Japan must decide on trade pact before polls

A government minister on Friday said Japan had to decide on its participation in a huge Pacific-wide free trade deal before national polls, in what could be an early salvo in the election campaign.

Tokyo has been noncommittal on the US-backed Trans-Pacific Partnership (TPP) amid fierce opposition from its cossetted farming industry, although it has previously flagged an interest in joining.

Participation by the world’s third largest economy would give a shot in the arm to a pact seen as a key plank of US President Barack Obama’s pivot to Asia, and a counterbalance to China’s rising regional clout.

A newspaper on Friday said Prime Minister Yoshihiko Noda may declare a pro-TPP hand later this month, partially as a way of putting clear blue water between his governing Democratic Party of Japan and their opponents.

“We should decide by next elections” on whether to join the TPP, Economy, Trade and Industry Minister Yukio Edano told a news conference.

His forthright cabinet colleague, State Minister for National Policy Seiji Maehara was more bullish, telling reporters Japan “should join the TPP”, while chief government spokesman Osamu Fujimura said the issue could be “contested ground” in upcoming polls.

The Yomiuri Shimbun, quoting aides to the prime minister, reported Noda was mulling announcing Japan’s participation later this month and then calling general elections for December or January.

Polls must be held by the end of next summer, but Noda is under pressure to go to the public earlier.

The TPP began life as a small grouping of countries around the Pacific Ocean, but gained significance when the United States joined in 2008.

It now includes Australia, Brunei, Canada, Chile, Malaysia, Mexico, New Zealand, Peru, Singapore, the US and Vietnam.

But the issue is divisive in Japan, where domestic industries that have traditionally enjoyed high levels of protection, such as farming and pharmaceuticals, are reluctant to be exposed to global competition.

Noda may make the announcement when he meets Obama on the sidelines of this year’s East Asia summit, which will be held in Cambodia from November 18 to November 20, the Yomiuri said.

He is planning to include participation in his party’s pledges for an election campaign against the conservative opposition Liberal Democratic Party (LDP), the mass-circulation daily said.

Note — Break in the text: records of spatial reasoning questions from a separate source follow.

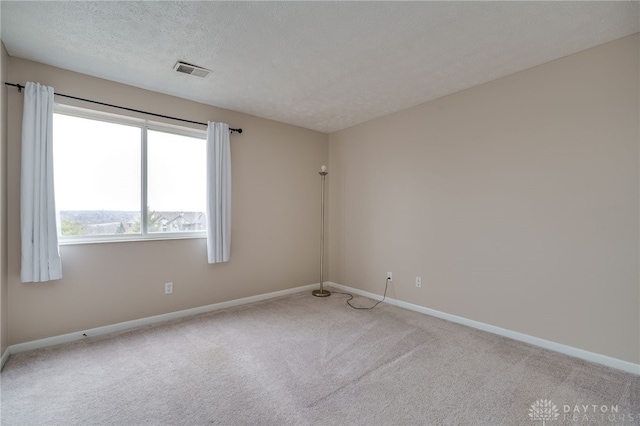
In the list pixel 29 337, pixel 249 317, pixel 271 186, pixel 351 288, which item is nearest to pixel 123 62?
pixel 271 186

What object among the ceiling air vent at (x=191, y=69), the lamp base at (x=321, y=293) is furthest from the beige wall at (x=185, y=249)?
the ceiling air vent at (x=191, y=69)

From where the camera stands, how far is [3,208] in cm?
243

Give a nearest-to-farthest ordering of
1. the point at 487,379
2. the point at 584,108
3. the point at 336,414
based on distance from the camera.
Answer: the point at 336,414 → the point at 487,379 → the point at 584,108

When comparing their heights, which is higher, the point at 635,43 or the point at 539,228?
the point at 635,43

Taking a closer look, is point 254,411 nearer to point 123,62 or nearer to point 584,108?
point 123,62

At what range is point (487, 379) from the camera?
215cm

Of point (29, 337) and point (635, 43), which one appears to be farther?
point (29, 337)

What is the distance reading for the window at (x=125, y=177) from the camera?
2.83 meters

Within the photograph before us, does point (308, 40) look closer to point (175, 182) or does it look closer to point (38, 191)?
point (175, 182)

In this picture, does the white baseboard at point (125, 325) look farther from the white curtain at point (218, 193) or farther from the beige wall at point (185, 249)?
the white curtain at point (218, 193)

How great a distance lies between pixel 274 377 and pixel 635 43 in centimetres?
362

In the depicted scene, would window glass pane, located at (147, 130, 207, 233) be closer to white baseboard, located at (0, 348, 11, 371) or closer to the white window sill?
the white window sill

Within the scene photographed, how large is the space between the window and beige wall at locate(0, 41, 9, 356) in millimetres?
332

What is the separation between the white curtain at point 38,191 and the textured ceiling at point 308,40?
0.44 metres
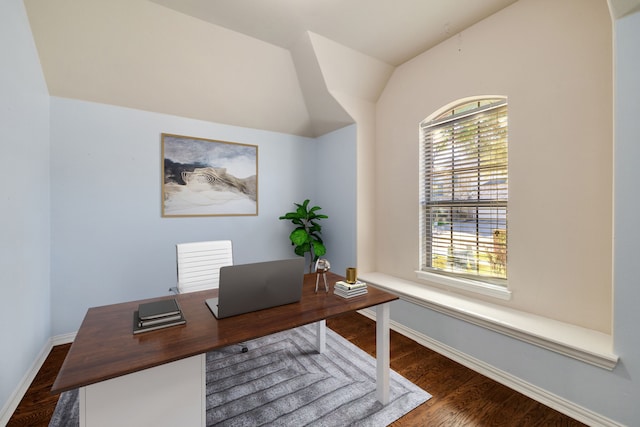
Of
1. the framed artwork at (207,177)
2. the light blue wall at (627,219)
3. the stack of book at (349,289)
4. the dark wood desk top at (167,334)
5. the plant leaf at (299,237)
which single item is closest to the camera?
the dark wood desk top at (167,334)

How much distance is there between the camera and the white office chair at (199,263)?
221 centimetres

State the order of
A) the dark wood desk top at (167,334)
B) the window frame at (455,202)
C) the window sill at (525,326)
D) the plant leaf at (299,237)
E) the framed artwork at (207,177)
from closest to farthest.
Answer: the dark wood desk top at (167,334) → the window sill at (525,326) → the window frame at (455,202) → the framed artwork at (207,177) → the plant leaf at (299,237)

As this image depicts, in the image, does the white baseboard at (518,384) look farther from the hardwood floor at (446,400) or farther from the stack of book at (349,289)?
the stack of book at (349,289)

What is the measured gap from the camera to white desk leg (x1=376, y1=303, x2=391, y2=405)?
5.65ft

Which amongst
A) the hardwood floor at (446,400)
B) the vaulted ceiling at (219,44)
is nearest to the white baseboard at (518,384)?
the hardwood floor at (446,400)

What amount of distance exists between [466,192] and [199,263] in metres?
2.55

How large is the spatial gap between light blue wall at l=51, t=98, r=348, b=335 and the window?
7.91ft

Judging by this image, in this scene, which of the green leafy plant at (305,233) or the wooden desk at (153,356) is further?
the green leafy plant at (305,233)

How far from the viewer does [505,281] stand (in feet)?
7.66

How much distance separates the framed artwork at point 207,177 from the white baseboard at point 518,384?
252 centimetres

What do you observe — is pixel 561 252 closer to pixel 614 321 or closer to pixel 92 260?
pixel 614 321

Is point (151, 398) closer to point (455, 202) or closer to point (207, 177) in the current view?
point (207, 177)

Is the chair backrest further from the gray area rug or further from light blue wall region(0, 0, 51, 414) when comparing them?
light blue wall region(0, 0, 51, 414)

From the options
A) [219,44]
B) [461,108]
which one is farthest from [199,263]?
[461,108]
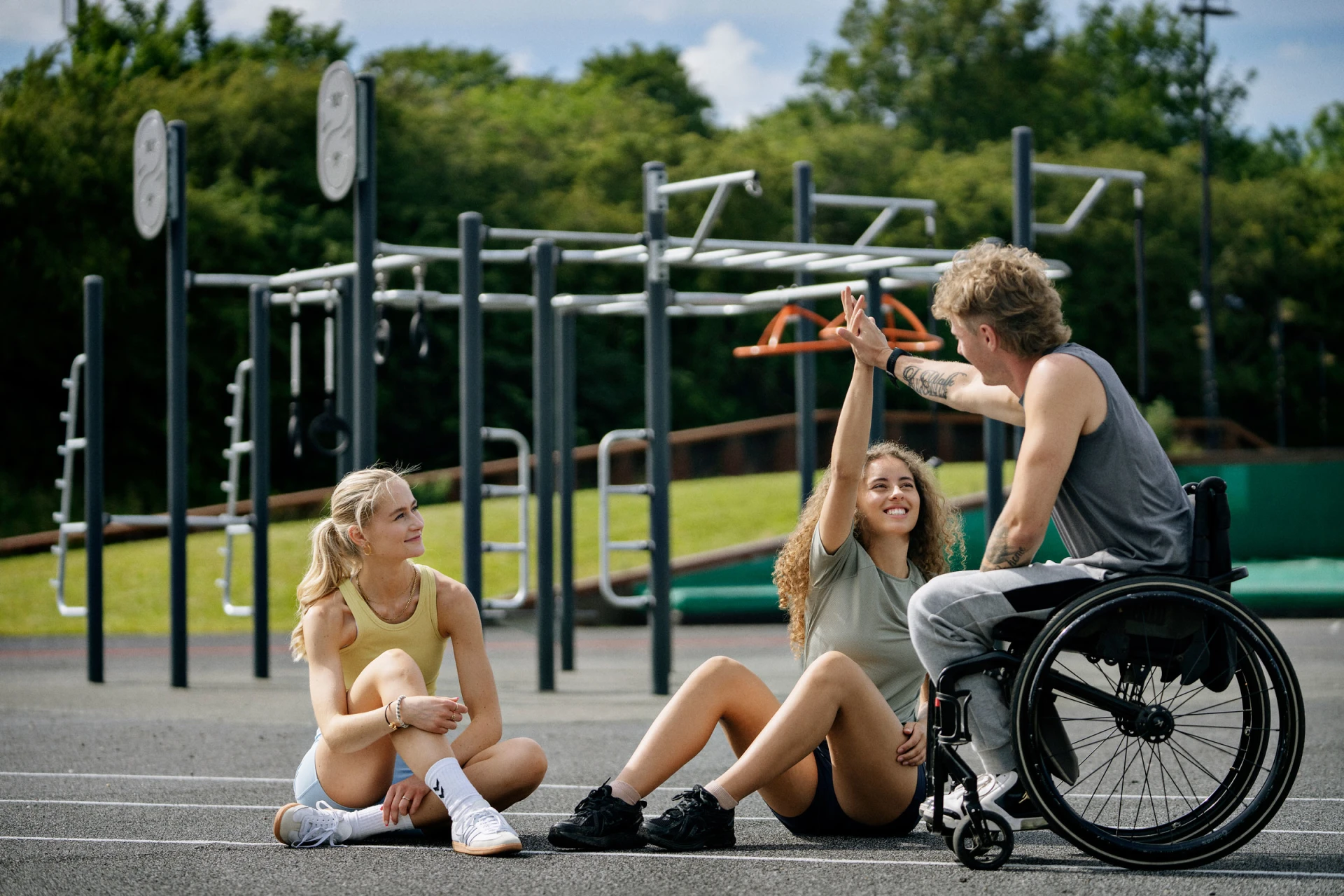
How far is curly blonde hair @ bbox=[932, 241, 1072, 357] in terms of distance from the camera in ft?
12.5

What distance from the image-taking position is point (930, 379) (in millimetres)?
4184

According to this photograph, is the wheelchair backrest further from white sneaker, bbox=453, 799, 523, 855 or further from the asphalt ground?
white sneaker, bbox=453, 799, 523, 855

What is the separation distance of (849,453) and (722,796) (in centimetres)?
88

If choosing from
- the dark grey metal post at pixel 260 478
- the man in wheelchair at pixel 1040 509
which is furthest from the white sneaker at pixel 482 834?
the dark grey metal post at pixel 260 478

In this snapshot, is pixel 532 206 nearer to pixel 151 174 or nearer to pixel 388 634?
pixel 151 174

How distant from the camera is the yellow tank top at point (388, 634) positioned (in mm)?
4203

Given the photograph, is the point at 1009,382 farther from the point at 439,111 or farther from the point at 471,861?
the point at 439,111

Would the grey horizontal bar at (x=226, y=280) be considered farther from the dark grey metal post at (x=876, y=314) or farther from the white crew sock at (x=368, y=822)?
the white crew sock at (x=368, y=822)

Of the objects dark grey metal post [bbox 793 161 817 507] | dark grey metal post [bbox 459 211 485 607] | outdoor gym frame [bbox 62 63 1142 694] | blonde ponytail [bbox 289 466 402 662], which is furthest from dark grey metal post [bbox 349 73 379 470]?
blonde ponytail [bbox 289 466 402 662]

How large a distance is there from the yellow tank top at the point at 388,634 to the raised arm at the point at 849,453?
1021 millimetres

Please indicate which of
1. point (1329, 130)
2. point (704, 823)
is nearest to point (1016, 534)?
point (704, 823)

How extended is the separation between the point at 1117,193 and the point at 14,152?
2165 centimetres

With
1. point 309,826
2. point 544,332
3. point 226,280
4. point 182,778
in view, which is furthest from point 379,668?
point 226,280

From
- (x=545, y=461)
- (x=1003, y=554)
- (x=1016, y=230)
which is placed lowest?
(x=1003, y=554)
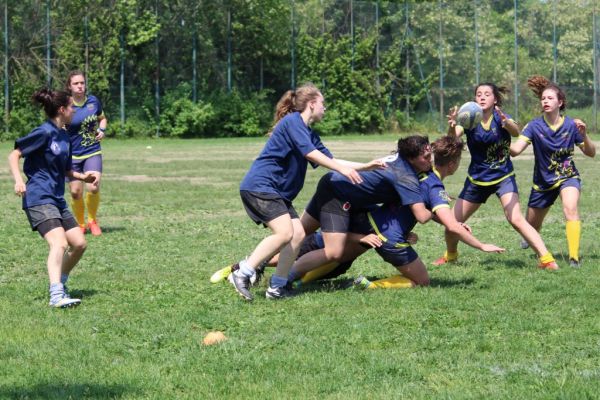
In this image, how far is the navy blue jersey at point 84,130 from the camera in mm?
12016

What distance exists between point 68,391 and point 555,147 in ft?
19.0

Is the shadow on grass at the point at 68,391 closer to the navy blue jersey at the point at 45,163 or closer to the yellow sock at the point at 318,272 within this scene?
the navy blue jersey at the point at 45,163

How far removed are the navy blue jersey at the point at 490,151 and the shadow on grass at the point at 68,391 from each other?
16.9 ft

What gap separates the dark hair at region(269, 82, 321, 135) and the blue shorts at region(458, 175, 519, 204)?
2439 millimetres

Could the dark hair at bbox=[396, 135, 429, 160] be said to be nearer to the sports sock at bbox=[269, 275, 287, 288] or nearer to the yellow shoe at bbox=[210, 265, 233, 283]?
the sports sock at bbox=[269, 275, 287, 288]

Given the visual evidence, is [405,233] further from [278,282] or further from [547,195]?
[547,195]

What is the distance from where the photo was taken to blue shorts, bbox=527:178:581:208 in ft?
30.7

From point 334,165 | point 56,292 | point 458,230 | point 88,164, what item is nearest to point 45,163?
point 56,292

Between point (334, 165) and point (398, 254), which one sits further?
point (398, 254)

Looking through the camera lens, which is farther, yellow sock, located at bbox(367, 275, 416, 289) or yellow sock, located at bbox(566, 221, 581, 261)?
yellow sock, located at bbox(566, 221, 581, 261)

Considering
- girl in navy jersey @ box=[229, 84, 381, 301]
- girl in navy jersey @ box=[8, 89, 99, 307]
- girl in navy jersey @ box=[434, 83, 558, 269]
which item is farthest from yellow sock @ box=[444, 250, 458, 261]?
girl in navy jersey @ box=[8, 89, 99, 307]

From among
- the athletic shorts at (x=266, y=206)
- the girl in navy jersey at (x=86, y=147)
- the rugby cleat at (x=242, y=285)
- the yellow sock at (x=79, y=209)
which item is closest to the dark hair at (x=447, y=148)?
the athletic shorts at (x=266, y=206)

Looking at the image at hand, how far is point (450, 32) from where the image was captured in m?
39.0

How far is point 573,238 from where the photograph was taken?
914cm
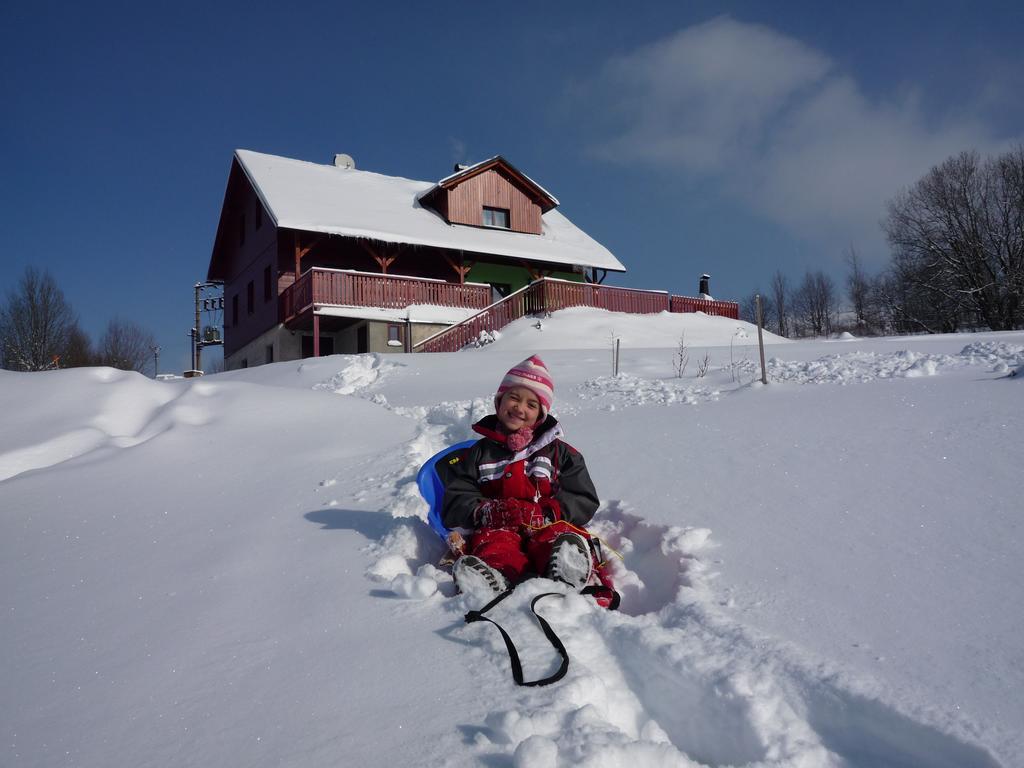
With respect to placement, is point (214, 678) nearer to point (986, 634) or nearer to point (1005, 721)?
point (1005, 721)

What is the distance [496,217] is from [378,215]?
4.36 meters

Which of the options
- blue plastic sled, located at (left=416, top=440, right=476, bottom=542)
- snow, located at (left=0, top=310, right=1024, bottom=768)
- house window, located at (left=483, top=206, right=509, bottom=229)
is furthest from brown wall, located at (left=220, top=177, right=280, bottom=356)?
blue plastic sled, located at (left=416, top=440, right=476, bottom=542)

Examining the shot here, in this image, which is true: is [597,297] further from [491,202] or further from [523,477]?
[523,477]

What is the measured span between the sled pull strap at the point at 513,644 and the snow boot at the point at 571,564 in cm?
16

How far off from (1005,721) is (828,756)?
35 centimetres

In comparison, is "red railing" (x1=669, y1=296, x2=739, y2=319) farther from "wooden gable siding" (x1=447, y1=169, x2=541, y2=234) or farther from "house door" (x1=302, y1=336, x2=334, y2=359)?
"house door" (x1=302, y1=336, x2=334, y2=359)

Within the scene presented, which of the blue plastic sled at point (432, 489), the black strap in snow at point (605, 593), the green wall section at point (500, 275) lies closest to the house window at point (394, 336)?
the green wall section at point (500, 275)

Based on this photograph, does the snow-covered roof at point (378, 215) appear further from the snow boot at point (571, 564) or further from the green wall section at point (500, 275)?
the snow boot at point (571, 564)

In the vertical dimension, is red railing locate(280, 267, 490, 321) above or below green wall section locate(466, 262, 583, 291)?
below

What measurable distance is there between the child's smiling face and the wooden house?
11.9 metres

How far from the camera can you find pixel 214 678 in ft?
5.55

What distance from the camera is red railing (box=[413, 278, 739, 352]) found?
47.9 feet

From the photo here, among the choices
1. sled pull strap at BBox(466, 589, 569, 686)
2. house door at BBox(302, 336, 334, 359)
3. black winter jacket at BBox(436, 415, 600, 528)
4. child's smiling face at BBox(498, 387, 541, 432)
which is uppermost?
house door at BBox(302, 336, 334, 359)

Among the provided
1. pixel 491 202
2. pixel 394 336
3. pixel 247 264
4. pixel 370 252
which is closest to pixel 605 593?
pixel 394 336
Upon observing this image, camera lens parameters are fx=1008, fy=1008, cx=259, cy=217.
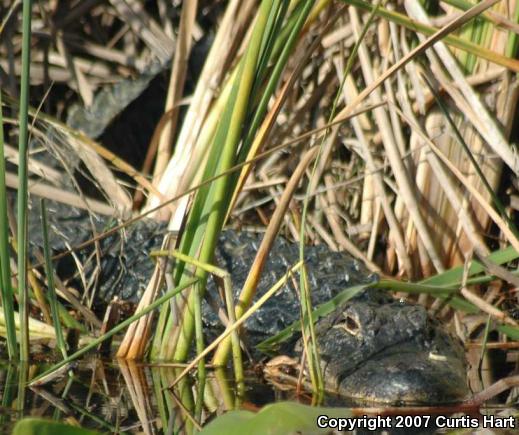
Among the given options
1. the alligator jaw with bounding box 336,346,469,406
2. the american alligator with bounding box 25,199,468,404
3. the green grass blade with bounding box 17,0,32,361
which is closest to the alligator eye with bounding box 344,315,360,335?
the american alligator with bounding box 25,199,468,404

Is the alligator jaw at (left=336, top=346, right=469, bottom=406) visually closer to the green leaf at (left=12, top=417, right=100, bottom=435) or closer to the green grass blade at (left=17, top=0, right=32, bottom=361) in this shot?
the green grass blade at (left=17, top=0, right=32, bottom=361)

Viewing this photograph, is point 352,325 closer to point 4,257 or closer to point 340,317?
point 340,317

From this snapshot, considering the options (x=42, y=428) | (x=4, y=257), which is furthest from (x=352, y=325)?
(x=42, y=428)

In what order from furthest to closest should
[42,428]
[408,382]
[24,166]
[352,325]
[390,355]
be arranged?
[352,325] < [390,355] < [408,382] < [24,166] < [42,428]

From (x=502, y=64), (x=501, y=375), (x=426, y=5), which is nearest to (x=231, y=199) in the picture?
(x=501, y=375)

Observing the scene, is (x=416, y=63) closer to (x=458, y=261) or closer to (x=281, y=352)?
(x=458, y=261)

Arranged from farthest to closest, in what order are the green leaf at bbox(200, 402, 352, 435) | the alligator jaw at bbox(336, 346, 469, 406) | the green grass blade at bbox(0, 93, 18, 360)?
the alligator jaw at bbox(336, 346, 469, 406), the green grass blade at bbox(0, 93, 18, 360), the green leaf at bbox(200, 402, 352, 435)

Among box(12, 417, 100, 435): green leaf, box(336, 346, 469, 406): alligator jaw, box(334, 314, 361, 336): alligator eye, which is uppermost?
box(12, 417, 100, 435): green leaf

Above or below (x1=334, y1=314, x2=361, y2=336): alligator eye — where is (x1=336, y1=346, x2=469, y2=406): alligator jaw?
below
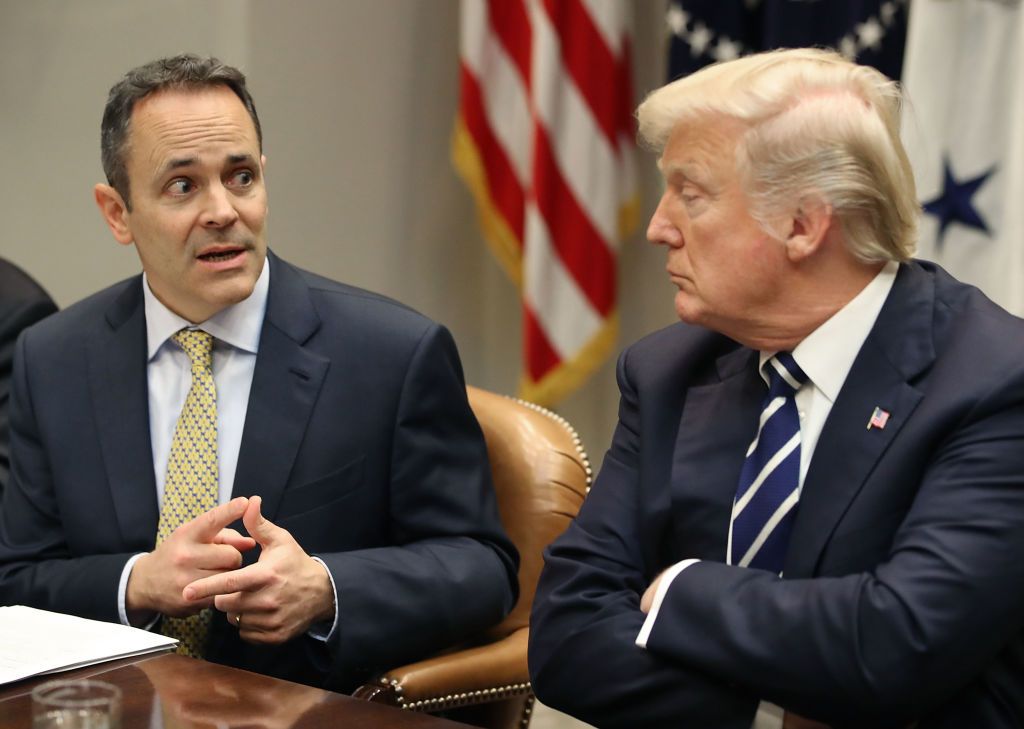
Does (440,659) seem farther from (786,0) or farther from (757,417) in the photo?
(786,0)

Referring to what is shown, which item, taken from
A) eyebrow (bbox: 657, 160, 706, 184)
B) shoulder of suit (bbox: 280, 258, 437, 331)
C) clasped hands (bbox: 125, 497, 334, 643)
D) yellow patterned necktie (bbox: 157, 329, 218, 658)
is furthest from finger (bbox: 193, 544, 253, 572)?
eyebrow (bbox: 657, 160, 706, 184)

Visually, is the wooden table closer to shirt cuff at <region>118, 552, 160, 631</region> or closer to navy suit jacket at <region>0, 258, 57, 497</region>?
shirt cuff at <region>118, 552, 160, 631</region>

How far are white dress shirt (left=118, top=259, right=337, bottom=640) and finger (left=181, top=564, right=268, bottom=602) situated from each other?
0.34 metres

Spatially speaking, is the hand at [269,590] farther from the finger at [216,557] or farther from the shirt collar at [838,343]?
the shirt collar at [838,343]

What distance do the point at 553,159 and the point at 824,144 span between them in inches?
82.1

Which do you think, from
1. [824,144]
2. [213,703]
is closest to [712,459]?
[824,144]

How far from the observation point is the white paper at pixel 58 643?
6.28ft

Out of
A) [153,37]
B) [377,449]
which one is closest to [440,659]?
[377,449]

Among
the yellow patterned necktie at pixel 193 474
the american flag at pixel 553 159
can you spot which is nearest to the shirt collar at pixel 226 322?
the yellow patterned necktie at pixel 193 474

The LDP is largely opposed and the issue could be a point of difference in a political landscape dominated by largely undifferentiated policy positions.

However, Noda risks incurring the ire of some members of his own DPJ, especially those representing farming communities and is seen as unable to show his cards while parliament is still sitting, for fear defections would whittle away his slim majority.